* [Aim of the exercise]
Answer these about the Wolfenden text below:
1. Which body issued the pamphlet?
2. What professional title does the text give Quentin Edwards?
3. Which philosopher does the text name as an exception, and in which issue of Tangents were his arguments reported?

***** Source text *****

What is Unlawful?
A slender pamphlet recently issued by the Church of England's Moral Welfare Council adds an ironic and sophistic twist to the long-running argument about whether the British government ought to pass the Wolfenden recommendations on homosexuality into law-that is, whether the law should be so ammended that most homosexual acts in private between consenting adults would no longer be crimes.
Pointing out that there are a number of acts which are "unlawful," that is, not really approved by the law, even though they do not constitute crimes, Quentin Edwards in a few peculiarly reasoned pages attempts to remove the chief objection to the Wolfenden recommendations by in fact removing the substance of the recommendations themselves. Mr. Edwards is a Barrister-at-law, of the Middle Temple and the South-Eastern Circuit but it seems to this writer that his arguement, while clever, is really very little. help at all, though it does unconsciously point up a thing that is wrong with most of the tremendous discussion of the homosexual topic in England. Except for philosopher A. J. Ayer, whose pointed arguments we reported in Tangents in Feb. 59, nearly all of the people who have spoken “in defense of homosexuality" in England have bent over backward to assure one and all that they think it is a disgusting, immoral and unfortunate condition.

***** Record excerpts *****

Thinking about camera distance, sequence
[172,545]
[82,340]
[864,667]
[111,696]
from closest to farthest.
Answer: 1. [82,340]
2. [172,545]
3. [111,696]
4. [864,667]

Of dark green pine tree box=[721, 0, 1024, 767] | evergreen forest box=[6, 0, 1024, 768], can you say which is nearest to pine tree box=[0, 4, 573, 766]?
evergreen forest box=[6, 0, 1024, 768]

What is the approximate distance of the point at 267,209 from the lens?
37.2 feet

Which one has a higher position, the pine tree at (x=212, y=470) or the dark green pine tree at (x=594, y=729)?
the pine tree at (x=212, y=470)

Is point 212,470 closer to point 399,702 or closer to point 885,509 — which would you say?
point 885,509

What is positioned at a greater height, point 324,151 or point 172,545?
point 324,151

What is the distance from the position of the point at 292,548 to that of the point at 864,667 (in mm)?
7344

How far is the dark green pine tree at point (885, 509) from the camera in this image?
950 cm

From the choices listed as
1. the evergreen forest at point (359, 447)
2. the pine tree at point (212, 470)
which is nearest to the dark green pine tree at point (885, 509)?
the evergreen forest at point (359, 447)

*****

* [Solution]
1. The Church of England's Moral Welfare Council.
2. Barrister-at-law, of the Middle Temple and the South-Eastern Circuit.
3. A. J. Ayer, reported in Feb. 59.